All lines below must be repeated exactly, with the pictures omitted.

Exercise inputs:
+===+

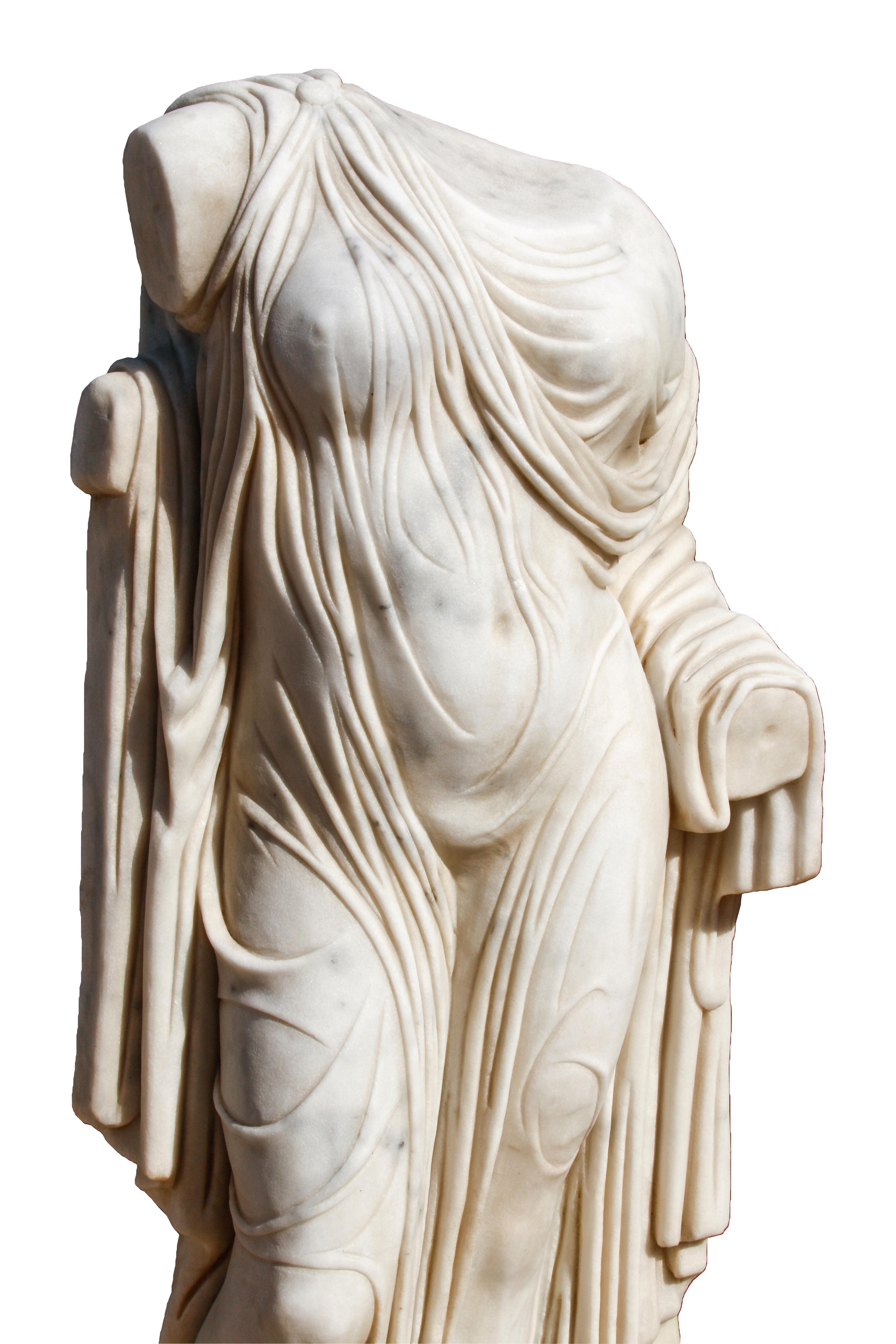 An Italian Marble Torso of a Woman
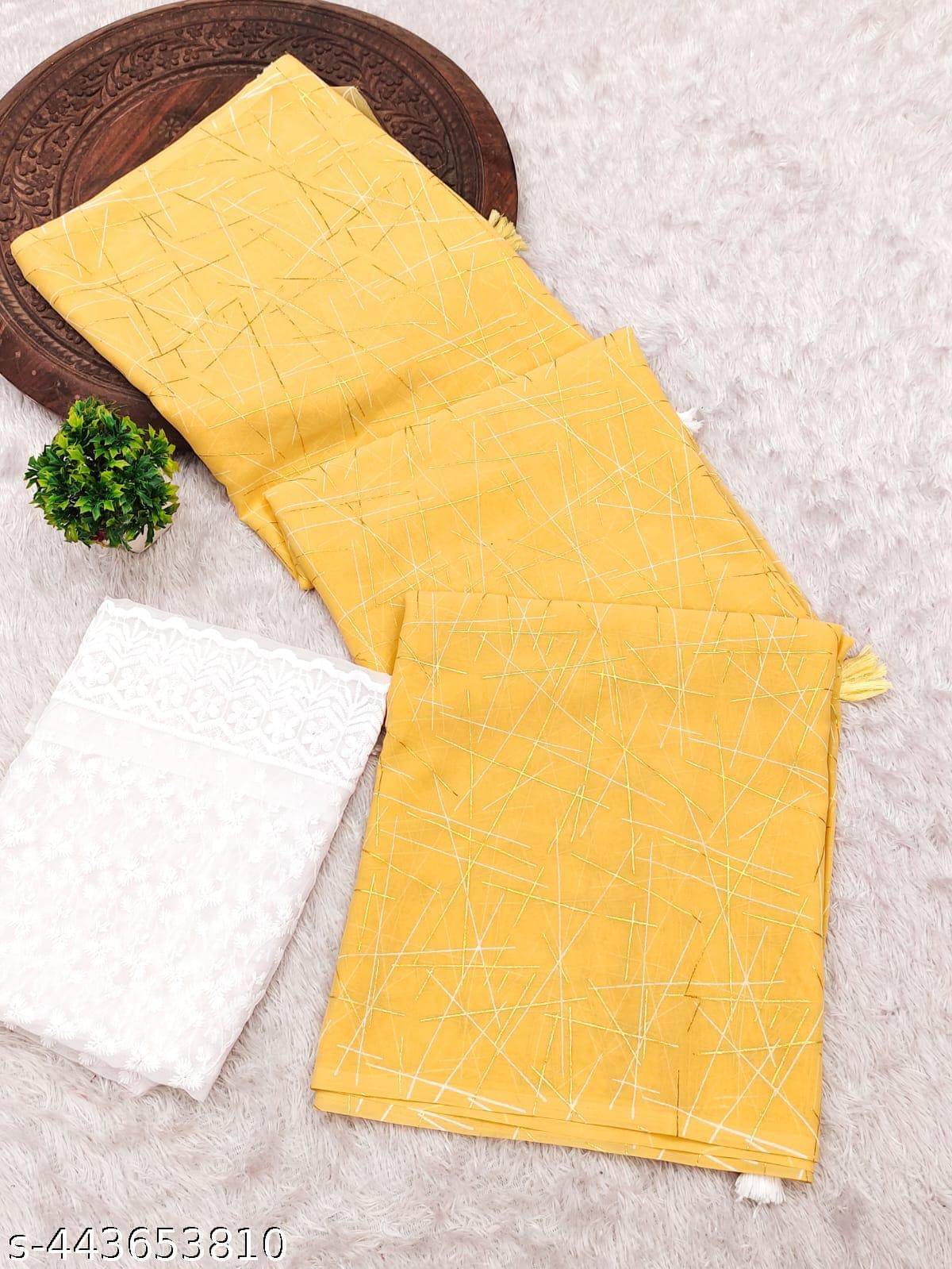 Parmila Fashion Georgette Embellished Saree With Unstitched Blouse Piece ( Gold )     			Parmila Fashion Georgette Embellished Saree With Unstitched Blouse Piece ( Gold )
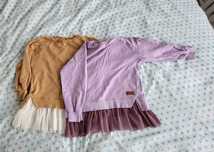 Bluzy z tiulem, 2 szt labambino 128/134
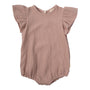 Muslin Romper with Wings – Organic Cotton - Pink Sand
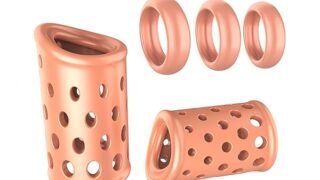 GOODLAND コックリング 包茎リング ペニスリング 通気孔 5点セット 通気性100% 快適 昼间用＆夜間用…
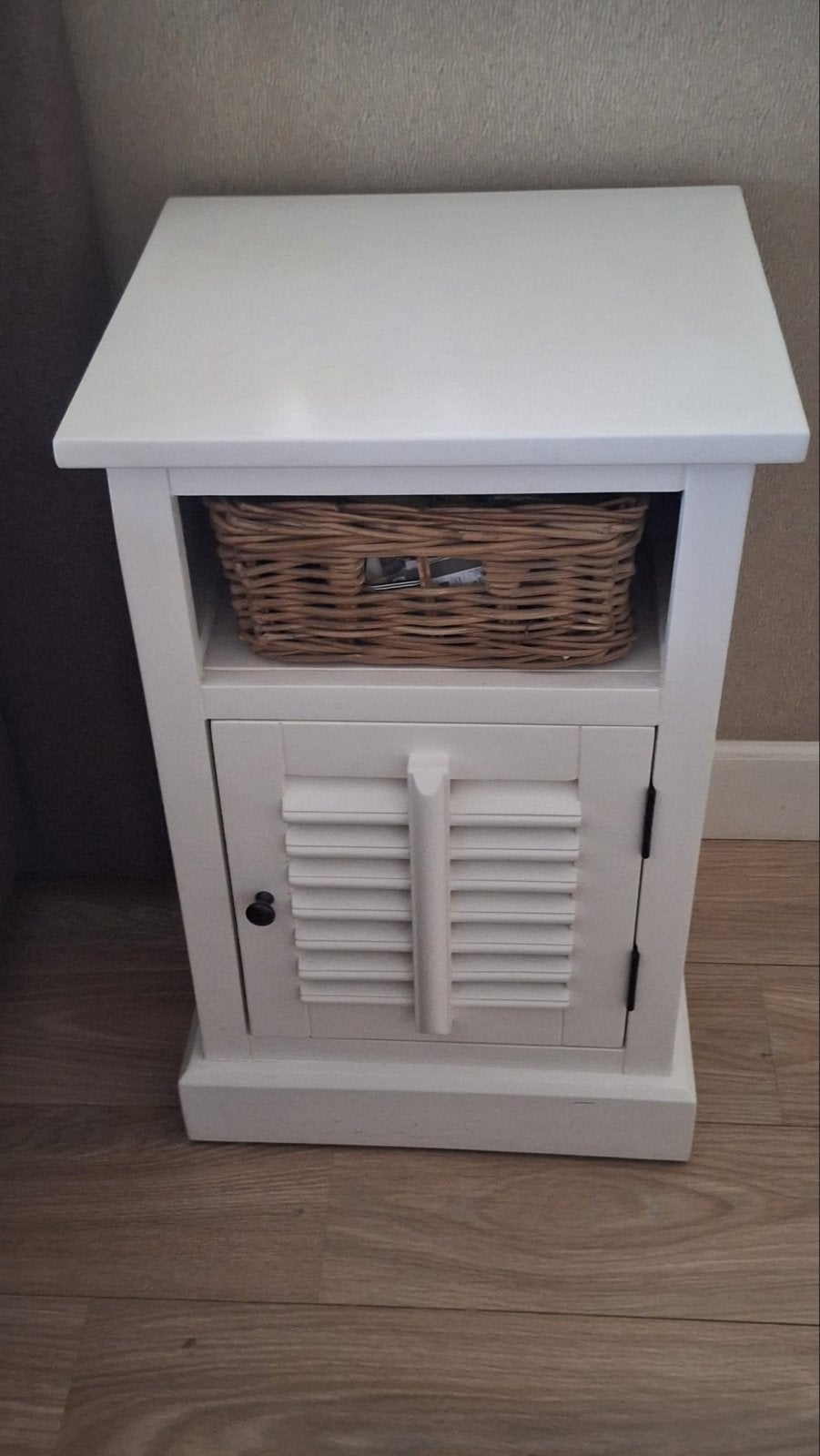 Twee mooie Ibiza vibe nachtkastjes, Ophalen, Gebruikt, Minder dan 45 cm, 55 tot 70 cm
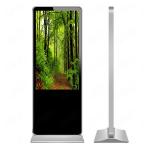 2020 55inch smart waterproof standing advertising system videoo player totem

+===+

Task answer:
 An Italian Marble Torso of a Woman
 Parmila Fashion Georgette Embellished Saree With Unstitched Blouse Piece ( Gold )     			Parmila Fashion Georgette Embellished Saree With Unstitched Blouse Piece ( Gold )
 Bluzy z tiulem, 2 szt labambino 128/134
 Muslin Romper with Wings – Organic Cotton - Pink Sand
 GOODLAND コックリング 包茎リング ペニスリング 通気孔 5点セット 通気性100% 快適 昼间用＆夜間用…
 Twee mooie Ibiza vibe nachtkastjes, Ophalen, Gebruikt, Minder dan 45 cm, 55 tot 70 cm
 2020 55inch smart waterproof standing advertising system videoo player totem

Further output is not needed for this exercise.